See Current Employment for more info.
Layoff Status
Last month we considered this chart to be one of the most troubling of all the charts. Because temporary lay-offs dropped as you would expect as people return to work but permanent job losses increased. But this month, temporary layoffs continued to fall and permanent layoffs were flat. So, it may not be as bad as we thought possible last month.
Unemployment by Age and Gender
Teenage Unemployment spiked to 31.9% in April and fell to 19.3% by July.
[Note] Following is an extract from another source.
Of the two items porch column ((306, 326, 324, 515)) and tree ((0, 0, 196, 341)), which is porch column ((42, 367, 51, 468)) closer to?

Adult woman unemployment fell from 15.5% in April to 10.5% in July, and unemployment among adult men was 13.0% in April and 9.4% in July.
Labor Force Participation Rate
Even though Unemployment was in record low territory for quite some time, it wasn’t until January and February 2020, that the LFPR was finally able to claw its way back to 63.4%, its highest level since 2013.
Then COVID decimated all those gains dropping the LFPR down to 60.2% in April. In May it began to rebound and in June the LFPR was able to bounce back a little more to 61.5% it fell slightly in July but this was probably due to people returning to the labor force rather than other factors.
See Labor Force Participation Rate for more information.
Part-time Workers as a Percent of Total
The percentage of the workforce that is part-time has returned to very near pre-COVID levels. Which may indicate we are getting closer to normal but isn’t really significant from an employment standpoint.